Kunz could have gone down a dark road. During a football game against Battle Ground, Kunz broke his fifth and sixth vertebrae in his neck while trying to make a tackle.
One day, he was a 16-year-old with the world in his hands. The next, he was learning he wouldn’t walk again.
“You reach a point where there are two paths,” Kunz said. “The angry path is not a good one.”
Kunz went on to get his undergraduate degree from Brigham Young University. He earned a master’s degree in exercise physiology before entering law school.
Kunz now works as an attorney specializing in wills and trusts. He and his wife, Kristi, have two sons.
Even if he couldn’t fully utilize his own, Kunz remained fascinated by the possibilities of the human body.
He coached his oldest son Nathan’s youth football team in 2011. Then, drawing on his exercise physiology studies, he began organizing training sessions for Nathan and a few of his high school friends. Nothing fancy, just some sprinting in the streets and weightlifting in his garage a few times a week.
His sophomore year, Scheidel heard about those sessions through former Columbia River sprinter Emily Morgan.

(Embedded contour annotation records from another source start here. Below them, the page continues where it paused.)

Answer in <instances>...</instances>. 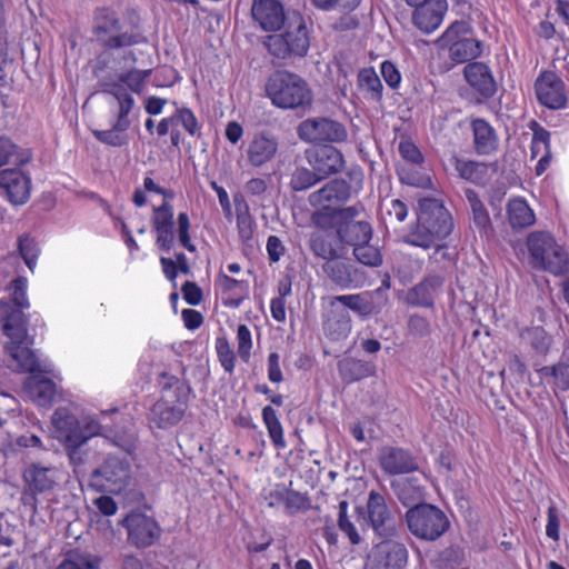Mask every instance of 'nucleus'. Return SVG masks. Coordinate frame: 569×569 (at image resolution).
<instances>
[{
	"label": "nucleus",
	"mask_w": 569,
	"mask_h": 569,
	"mask_svg": "<svg viewBox=\"0 0 569 569\" xmlns=\"http://www.w3.org/2000/svg\"><path fill=\"white\" fill-rule=\"evenodd\" d=\"M106 73V71L103 72ZM151 70L133 69L118 74L117 79L110 74H103L106 78L111 79L113 83H121L127 91L130 90L134 93H141L144 89L147 79L150 77Z\"/></svg>",
	"instance_id": "c03bdc74"
},
{
	"label": "nucleus",
	"mask_w": 569,
	"mask_h": 569,
	"mask_svg": "<svg viewBox=\"0 0 569 569\" xmlns=\"http://www.w3.org/2000/svg\"><path fill=\"white\" fill-rule=\"evenodd\" d=\"M216 352L224 371L228 373L233 372L236 356L226 337H218L216 339Z\"/></svg>",
	"instance_id": "6e6d98bb"
},
{
	"label": "nucleus",
	"mask_w": 569,
	"mask_h": 569,
	"mask_svg": "<svg viewBox=\"0 0 569 569\" xmlns=\"http://www.w3.org/2000/svg\"><path fill=\"white\" fill-rule=\"evenodd\" d=\"M311 2L316 8L325 11L333 9L353 11L359 7L361 0H311Z\"/></svg>",
	"instance_id": "0e129e2a"
},
{
	"label": "nucleus",
	"mask_w": 569,
	"mask_h": 569,
	"mask_svg": "<svg viewBox=\"0 0 569 569\" xmlns=\"http://www.w3.org/2000/svg\"><path fill=\"white\" fill-rule=\"evenodd\" d=\"M473 149L478 156H490L498 150L499 137L496 129L482 118L470 120Z\"/></svg>",
	"instance_id": "c85d7f7f"
},
{
	"label": "nucleus",
	"mask_w": 569,
	"mask_h": 569,
	"mask_svg": "<svg viewBox=\"0 0 569 569\" xmlns=\"http://www.w3.org/2000/svg\"><path fill=\"white\" fill-rule=\"evenodd\" d=\"M238 355L244 361L250 359L252 348L251 332L246 325H240L237 329Z\"/></svg>",
	"instance_id": "e2e57ef3"
},
{
	"label": "nucleus",
	"mask_w": 569,
	"mask_h": 569,
	"mask_svg": "<svg viewBox=\"0 0 569 569\" xmlns=\"http://www.w3.org/2000/svg\"><path fill=\"white\" fill-rule=\"evenodd\" d=\"M109 57L106 53L97 58L93 67V76L98 80V87L102 93L112 96L118 102V112L113 122V128L117 130H128L131 126L129 113L136 106L133 96L121 86V83H113L111 79L103 76L104 70L108 68Z\"/></svg>",
	"instance_id": "f8f14e48"
},
{
	"label": "nucleus",
	"mask_w": 569,
	"mask_h": 569,
	"mask_svg": "<svg viewBox=\"0 0 569 569\" xmlns=\"http://www.w3.org/2000/svg\"><path fill=\"white\" fill-rule=\"evenodd\" d=\"M181 388L163 395L150 410V421L160 429L177 425L187 409V401L180 398Z\"/></svg>",
	"instance_id": "2eb2a0df"
},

“I wanted to get faster and be able to compete with high-level runners,” Scheidel said.
So Scheidel began coming over to Kunz’s garage after cross country or basketball practice. His ability to do a full sprint workout after running 10 miles or spending two hours on the hardwood led Kunz to dub Scheidel “Superman.”
There were exercises, but also exercises of the mind.
“He’s the one who taught me about envisioning myself doing it over and over again,” Scheidel said of Kunz. “We’d just sit there and envision ourselves doing what we want to do and what our goals are.”
Kunz couldn’t be one of those trainers who connects with his athletes by doing 30 pullups or 200 pushups. But Scheidel said Kunz inspired him on a deeper level.
“He’s in a position where everybody would understand if he was mad at everyone,” Scheidel said. “But he’s one of the most selfless and kind people that I know. That teaches me what I have to be.”
A few moments after Scheidel won the state title, tears ran down his face. There were also tears from Kunz, who was at Mount Tahoma High School to see the race.
It would be easy to assume Kunz was living vicariously through Scheidel, that he experiences triumphs through his athletes he never could on his own.
But that would be false. Kunz’s thrill is no different than any coach for whom inspiration is a two-way street with his or her athletes.
“It’s better with these guys than it ever was for me,” Kunz said. “You get to help them chase their dreams.”